Outgoing Dutch PM takes aim as Labour draws level
The Hague (AFP) Sept 8, 2012 - Outgoing Liberal Prime Minister Mark Rutte Saturday took aim at his main rival ahead of the Dutch vote next week, as his slender lead over Labour dissolved in the latest opinion polls.

Four days before elections to choose a new parliament, a late poll result put Diederik Samsom's Labour Party (PvdA) neck-and-neck with Rutte's previously dominant VVD party.

"I don't see them as a threat to me," Rutte told the conservative daily tabloid De Telegraaf in an interview published Saturday, "but as a threat to the Netherlands."

Over the last two weeks, opinion polls have tracked the meteoric rise of Samsom's pro-Europe PvdA, which has closed on the VVD.

Finally on Saturday night, Dutch public broadcaster NOS, on its website, put both parties at 35 seats in their "political barometer".

The party that wins Wednesday's elections will be in charge of forming a new coalition government in the 150-seat lower house, and a new prime minister is chosen from its ranks -- usually the party leader.

In his interview with De Telegraaf, Rutte warned of the consequences of a Labour win.

""We'll see fewer jobs and the return of waiting lists in health care, he said. "This is dangerous for the Netherlands."

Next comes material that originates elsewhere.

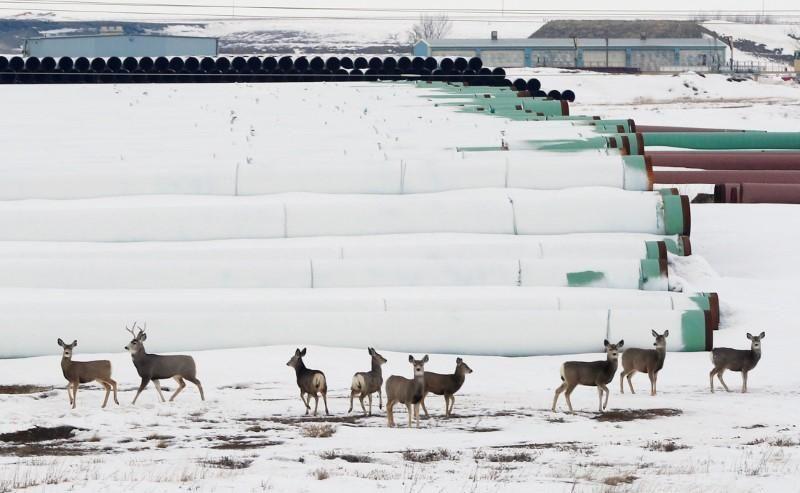 WASHINGTON (Reuters) Nebraska regulators weighing the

He claimed Labour's policies would see "76,000 jobs lost" while his party planned to create 285,000 new ones.

Asked whether he would consider forming a so-called "purple" coalition which would include the Liberals, Labour and the pro-Europe centre-right D66 party to get a majority in parliament, Rutte said it would be a "difficult choice."

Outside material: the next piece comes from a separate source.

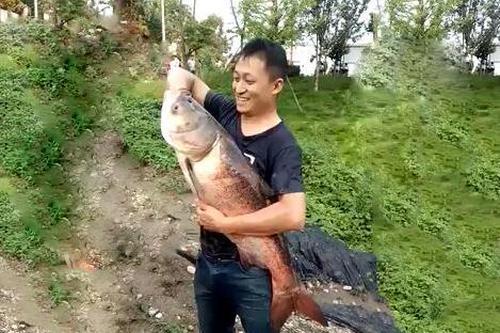 湖水泄洪 市民1小时抓200斤鱼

Purple is the term derived for a coalition between the three parties, whose colours are blue, red and green.

"A purple cabinet, I think is a long way away," Rutte said.

But Samsom hit back, saying from the campaign trail in Utrecht that he was "surprised" by Rutte's attack.

"We shouldn't campaign by trying to scare each other," Samsom said.

"I thought that we were going to campaign with our own policies in order to draw voters towards us. Not by saying how bad the others are. I don't think anyone wants that."

Political scientist Andre Krouwel said Rutte's claims were an indication that the VVD, which won 31 seats in 2010 polls, ahead of the PvdA's 30, was feeling the heat from Labour's rising popularity.

"Labour is getting really close -- and the VVD must be feeling quite anxious that their own election strategies aren't working that well," he told AFP earlier, before the latest polls were released.

Samsom took over the reins of a dysfunctional Labour Party in March.

At the time the party had seen its popularity slump in opinion polls to the equivalent of a mere 14 seats. Two weeks ago, the PvdA was still sitting at 18 seats in polls.

But a campaign blitz that saw Samsom taking the initiative in a series of televised debates seemed to have galvanised many undecided voters earning the former Greenpeace activist the title of the "comeback kid" of Dutch politics.

Fellow party members however claimed Samsom's campaign success had already started earlier this year when he was chosen to lead the party, after which he set out to meet ordinary citizens throughout the country.

The Netherlands votes Wednesday to elect a new parliament for the second time in two years after a tight race dominated by economic uncertainty thanks to Europe's seemingly endless debt crisis.

A resurgent Labour (PvdA), led by Diederik Samsom, has drawn level with outgoing Prime Minister Mark Rutte's leading Liberal VVD party at 35 seats each in the 150-seat Lower House, according to the latest NOS poll published Saturday.

Rutte, who became the first Liberal Dutch premier since World War I in 2010, has gone on the offensive, calling the PvdA "dangerous for the Netherlands" in a newspaper interview Saturday.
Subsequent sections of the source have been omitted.